Selection

[453]*453LINDE, J.
Convicted of driving under the influence of intoxicants (DUII), ORS 487.540, defendant appealed on the ground that the trial court admitted evidence of a chemical test of her breath that was administered after her arrest and after she was denied permission to telephone her attorney for advice. The Court of Appeals affirmed the conviction by an equally divided court, 36 Or App 345, 585 P2d 23 (1978), and we allowed review. The issue to be decided is whether the prosecution in a DUII case may rely on a defendant’s assent to undergoing such a breath test when defendant submitted to the test only after demanding and being denied an opportunity to seek advice. We hold that under such circumstances the test results are not obtained with the defendant’s voluntary and informed assent as contemplated by law and therefore reverse.
The issue arises from simple and undisputed facts. A state police officer stopped defendant’s car and decided to arrest her for driving under the influence of intoxicants. The officer informed her that she had the right to remain silent, the right to consult an attorney and to have the attorney present before being questioned, if she wished, and the right to terminate questioning at any time. She asked to telephone an attorney and was told that she could do so at the police station. Upon arrival at the station, the officer advised defendant of her choice to take or refuse a "breathalizer” test and asked whether she consented to the test. Defendant repeated her requests for permission to call her attorney before deciding whether to take the test. Her requests were denied. Ultimately she submitted to the test, the results of which were later used, over her objection, to convict her of the offense.
As has become characteristic of criminal cases in recent years, the parties couch much of their argument in terms of federal constitutional guarantees, made applicable to the states by the 14th amendment. This carries into our present problem such issues as [454]*454whether the refusal to let defendant call her attorney violated her rights under the 6th amendment, and if so, whether it led to the kind of self-incriminatory consequences that must be suppressed as a result of the denial of access to counsel, or whether the breathalizer test is the kind of search to which counsel’s advice is irrelevant and which may be imposed without violating either the 4th, 5th, or 6th amendments.1 Before addressing such federal issues, however, a court’s responsibility is first to decide the effect of the state’s own laws, because if the state provides what defendant claims, it does not deprive her of the due process commanded by the 14th amendment. Conversely, a procedure not forbidden by the United States Constitution is not by that fact "authorized” in the absence of contrary state law, for the Constitution only limits the actions of state officials; authority to take these actions must be found in state law. State v. Sims, 287 Or 349, 353 n. 1, 599 P2d 461 (1979); State v. Spada, 286 Or 305, 309, 594 P2d 815 (1979); State v. Smyth, 286 Or 293, 593 P2d 1166 (1979); State v. Scurlock, 286 Or 277, 593 P2d 1159 (1979); State v. Heintz, 286 Or 239, 255, 257-258, 594 P2d 385 (1979) (concurring opinion); State v. Greene, 285 Or 337, 349, 591 P2d 1362 (1979) (concurring opinion); State v. Flores, 280 Or 273, 279, 570 P2d 965 (1977); Brown v. Multnomah County Dist. Ct., 280 Or 95, 570 P2d 52 (1977); State v. Ivory, 278 Or 499, 503, 564 P2d 1039 [455]*455(1977); State v. Valdez, 277 Or 621, 561 P2d 1006 (1977); State v. Florance, 270 Or 169,180-187, 527 P2d 1202 (1974); State v. Brown, 262 Or 442, 453, 497 P2d 1191 (1972). If the state law is determined to be adverse to defendant, of course the federal issues remain to be decided. But the court will not needlessly interpret state law in a manner that would reach an unconstitutional result. State v. Smyth, supra; State v. Harmon, 225 Or 571, 577, 358 P2d 1048 (1961), and cases there cited.

The task
Please list every amendment to the United States Constitution that the opinion above mentions.

Collected data
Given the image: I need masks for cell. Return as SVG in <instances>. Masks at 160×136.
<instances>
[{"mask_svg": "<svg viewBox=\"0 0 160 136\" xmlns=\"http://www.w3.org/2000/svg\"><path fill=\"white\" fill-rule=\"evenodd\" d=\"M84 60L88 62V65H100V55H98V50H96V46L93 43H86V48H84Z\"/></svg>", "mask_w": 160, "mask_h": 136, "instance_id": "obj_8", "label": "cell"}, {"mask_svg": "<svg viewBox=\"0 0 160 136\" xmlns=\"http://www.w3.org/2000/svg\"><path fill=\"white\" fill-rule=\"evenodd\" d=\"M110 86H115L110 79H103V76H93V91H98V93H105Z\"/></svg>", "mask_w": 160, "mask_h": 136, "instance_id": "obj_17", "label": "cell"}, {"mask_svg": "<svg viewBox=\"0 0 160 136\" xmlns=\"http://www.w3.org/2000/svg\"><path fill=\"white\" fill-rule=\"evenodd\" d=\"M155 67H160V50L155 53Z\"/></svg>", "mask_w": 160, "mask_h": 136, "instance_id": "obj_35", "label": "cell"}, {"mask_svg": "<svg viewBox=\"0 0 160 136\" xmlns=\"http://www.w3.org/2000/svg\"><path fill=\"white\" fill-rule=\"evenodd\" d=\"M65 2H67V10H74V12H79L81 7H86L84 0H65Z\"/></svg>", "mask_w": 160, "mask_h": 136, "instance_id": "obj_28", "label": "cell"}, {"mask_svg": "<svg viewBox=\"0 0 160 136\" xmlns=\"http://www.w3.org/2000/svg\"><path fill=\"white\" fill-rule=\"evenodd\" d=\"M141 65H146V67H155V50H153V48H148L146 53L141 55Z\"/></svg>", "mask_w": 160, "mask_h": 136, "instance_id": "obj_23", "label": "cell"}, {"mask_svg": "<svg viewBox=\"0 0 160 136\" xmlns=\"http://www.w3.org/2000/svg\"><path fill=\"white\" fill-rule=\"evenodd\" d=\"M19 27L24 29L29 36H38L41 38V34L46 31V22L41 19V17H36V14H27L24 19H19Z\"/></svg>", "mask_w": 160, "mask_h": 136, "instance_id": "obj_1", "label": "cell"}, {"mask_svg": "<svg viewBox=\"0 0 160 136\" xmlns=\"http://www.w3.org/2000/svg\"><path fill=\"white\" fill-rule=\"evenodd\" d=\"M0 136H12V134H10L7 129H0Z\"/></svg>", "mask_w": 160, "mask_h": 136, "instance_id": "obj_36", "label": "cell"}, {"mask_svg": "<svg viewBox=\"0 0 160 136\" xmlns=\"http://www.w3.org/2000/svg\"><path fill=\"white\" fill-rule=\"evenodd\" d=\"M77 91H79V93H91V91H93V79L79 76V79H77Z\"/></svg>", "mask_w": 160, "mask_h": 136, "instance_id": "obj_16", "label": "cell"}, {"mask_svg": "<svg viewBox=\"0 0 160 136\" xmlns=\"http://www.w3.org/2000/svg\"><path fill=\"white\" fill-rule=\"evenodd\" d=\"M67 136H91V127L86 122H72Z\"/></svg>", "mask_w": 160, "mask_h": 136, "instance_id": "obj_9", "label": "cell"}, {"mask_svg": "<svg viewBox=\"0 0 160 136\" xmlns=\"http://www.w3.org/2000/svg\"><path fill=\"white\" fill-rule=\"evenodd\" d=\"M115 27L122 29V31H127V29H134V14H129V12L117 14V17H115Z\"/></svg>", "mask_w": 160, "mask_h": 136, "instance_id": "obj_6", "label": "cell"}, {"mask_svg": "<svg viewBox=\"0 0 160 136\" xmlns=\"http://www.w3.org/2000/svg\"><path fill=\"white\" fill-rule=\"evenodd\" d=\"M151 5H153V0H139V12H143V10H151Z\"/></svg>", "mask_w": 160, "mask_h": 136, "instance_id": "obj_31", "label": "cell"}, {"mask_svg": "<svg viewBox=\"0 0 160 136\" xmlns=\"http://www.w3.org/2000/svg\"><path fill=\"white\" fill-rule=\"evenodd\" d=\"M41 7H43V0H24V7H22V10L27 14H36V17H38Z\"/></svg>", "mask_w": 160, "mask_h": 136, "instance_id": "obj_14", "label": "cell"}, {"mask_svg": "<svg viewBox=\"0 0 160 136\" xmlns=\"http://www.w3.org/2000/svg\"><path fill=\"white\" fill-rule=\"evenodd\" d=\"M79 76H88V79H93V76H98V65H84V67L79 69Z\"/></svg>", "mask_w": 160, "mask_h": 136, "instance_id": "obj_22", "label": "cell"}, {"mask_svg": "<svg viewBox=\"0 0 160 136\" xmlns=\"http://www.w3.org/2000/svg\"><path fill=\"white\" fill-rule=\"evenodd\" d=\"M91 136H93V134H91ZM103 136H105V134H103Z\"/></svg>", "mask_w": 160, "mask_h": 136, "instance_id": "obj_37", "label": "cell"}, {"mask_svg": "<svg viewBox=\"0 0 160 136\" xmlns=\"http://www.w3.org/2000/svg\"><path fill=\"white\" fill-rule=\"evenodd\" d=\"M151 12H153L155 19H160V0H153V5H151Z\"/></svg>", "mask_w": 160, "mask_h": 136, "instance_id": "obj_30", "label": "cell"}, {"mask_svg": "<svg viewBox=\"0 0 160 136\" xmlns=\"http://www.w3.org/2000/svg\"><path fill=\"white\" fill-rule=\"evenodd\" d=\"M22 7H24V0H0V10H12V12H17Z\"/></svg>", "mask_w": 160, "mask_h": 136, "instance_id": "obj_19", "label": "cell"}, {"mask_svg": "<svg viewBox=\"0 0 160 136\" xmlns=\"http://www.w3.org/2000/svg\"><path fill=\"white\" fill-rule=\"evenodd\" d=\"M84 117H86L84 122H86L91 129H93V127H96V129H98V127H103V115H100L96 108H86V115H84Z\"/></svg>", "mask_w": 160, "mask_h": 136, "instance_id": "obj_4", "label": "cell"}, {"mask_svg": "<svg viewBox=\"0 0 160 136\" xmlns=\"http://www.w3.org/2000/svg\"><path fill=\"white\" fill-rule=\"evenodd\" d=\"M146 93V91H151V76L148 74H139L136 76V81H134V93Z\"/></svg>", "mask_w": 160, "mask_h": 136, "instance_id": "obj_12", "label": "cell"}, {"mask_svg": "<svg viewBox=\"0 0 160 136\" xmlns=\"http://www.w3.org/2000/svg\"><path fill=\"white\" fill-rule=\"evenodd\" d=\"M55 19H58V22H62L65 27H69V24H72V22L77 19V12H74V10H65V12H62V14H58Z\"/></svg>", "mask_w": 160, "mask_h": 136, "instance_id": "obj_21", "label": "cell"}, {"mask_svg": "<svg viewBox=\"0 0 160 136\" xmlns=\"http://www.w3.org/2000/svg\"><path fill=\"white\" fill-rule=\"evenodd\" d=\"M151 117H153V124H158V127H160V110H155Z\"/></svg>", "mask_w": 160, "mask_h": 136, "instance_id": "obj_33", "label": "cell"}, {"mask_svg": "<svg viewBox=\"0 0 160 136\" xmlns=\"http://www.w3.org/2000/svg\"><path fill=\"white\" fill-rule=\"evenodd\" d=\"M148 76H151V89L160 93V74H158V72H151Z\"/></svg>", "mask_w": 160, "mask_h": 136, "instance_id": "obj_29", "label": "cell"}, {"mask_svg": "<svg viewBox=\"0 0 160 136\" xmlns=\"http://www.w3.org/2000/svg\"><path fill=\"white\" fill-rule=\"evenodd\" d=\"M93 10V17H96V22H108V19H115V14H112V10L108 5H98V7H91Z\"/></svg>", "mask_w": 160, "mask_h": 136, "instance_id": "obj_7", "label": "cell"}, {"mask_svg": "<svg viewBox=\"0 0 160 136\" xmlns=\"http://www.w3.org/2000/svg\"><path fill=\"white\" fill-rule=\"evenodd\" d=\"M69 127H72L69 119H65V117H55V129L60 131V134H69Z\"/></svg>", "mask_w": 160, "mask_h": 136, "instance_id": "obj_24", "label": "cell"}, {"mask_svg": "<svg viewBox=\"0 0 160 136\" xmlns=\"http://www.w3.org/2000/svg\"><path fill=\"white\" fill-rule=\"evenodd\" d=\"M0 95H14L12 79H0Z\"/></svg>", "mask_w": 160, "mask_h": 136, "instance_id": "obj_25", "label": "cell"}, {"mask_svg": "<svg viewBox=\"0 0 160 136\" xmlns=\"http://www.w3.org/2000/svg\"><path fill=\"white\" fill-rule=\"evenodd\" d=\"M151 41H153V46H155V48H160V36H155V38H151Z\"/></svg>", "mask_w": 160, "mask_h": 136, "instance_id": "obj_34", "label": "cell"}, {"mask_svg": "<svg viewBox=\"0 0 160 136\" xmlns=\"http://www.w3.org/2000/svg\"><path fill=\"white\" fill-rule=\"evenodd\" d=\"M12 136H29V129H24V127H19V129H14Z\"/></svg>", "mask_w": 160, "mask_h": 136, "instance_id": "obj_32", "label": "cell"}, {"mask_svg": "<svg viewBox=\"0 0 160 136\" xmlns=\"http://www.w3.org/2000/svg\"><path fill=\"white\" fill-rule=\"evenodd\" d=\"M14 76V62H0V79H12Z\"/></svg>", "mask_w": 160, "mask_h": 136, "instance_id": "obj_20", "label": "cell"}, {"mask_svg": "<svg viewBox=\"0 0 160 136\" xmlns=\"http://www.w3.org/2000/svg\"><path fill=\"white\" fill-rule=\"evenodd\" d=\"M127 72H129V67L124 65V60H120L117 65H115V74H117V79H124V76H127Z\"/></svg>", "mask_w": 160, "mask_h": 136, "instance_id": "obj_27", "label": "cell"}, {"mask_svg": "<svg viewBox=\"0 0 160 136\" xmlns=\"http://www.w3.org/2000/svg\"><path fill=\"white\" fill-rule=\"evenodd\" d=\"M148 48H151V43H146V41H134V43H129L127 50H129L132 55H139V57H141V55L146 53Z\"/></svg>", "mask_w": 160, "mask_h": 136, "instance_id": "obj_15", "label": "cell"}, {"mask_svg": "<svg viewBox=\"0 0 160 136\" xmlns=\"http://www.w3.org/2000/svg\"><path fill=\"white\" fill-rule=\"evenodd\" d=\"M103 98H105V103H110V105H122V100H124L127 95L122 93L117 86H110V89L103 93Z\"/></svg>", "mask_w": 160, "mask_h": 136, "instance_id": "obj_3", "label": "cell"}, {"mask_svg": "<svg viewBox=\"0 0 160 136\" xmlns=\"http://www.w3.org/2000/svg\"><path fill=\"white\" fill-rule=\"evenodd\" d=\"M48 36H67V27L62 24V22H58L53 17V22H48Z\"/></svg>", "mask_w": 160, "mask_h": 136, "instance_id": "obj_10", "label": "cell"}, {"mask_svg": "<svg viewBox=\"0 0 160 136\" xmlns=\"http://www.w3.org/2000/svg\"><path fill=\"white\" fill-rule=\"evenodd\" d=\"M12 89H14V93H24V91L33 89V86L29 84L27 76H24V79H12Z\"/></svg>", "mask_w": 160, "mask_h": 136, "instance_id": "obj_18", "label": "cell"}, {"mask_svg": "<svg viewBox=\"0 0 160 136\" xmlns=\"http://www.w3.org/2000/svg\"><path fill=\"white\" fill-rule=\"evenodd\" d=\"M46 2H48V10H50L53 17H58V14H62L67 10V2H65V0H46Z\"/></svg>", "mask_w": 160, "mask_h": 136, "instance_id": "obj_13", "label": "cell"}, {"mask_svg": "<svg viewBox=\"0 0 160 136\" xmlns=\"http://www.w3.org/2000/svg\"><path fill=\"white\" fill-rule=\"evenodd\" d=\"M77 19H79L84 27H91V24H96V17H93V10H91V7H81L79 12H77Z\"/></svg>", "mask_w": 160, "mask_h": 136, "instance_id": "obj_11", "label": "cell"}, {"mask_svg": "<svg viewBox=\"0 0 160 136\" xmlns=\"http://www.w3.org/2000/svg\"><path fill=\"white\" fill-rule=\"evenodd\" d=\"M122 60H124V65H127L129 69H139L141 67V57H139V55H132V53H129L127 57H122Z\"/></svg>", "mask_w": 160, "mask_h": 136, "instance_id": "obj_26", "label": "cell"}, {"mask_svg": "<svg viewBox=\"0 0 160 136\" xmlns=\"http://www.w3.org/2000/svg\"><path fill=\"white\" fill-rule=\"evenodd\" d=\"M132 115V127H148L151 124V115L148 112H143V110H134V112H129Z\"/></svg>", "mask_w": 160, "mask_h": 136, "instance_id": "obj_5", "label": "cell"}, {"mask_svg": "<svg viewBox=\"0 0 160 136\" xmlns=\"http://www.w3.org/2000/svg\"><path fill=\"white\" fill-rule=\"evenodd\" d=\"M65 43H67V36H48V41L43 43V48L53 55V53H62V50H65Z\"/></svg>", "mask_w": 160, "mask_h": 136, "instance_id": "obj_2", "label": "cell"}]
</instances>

Correct answer
14th amendment, 6th amendment, 4th amendment, 5th amendment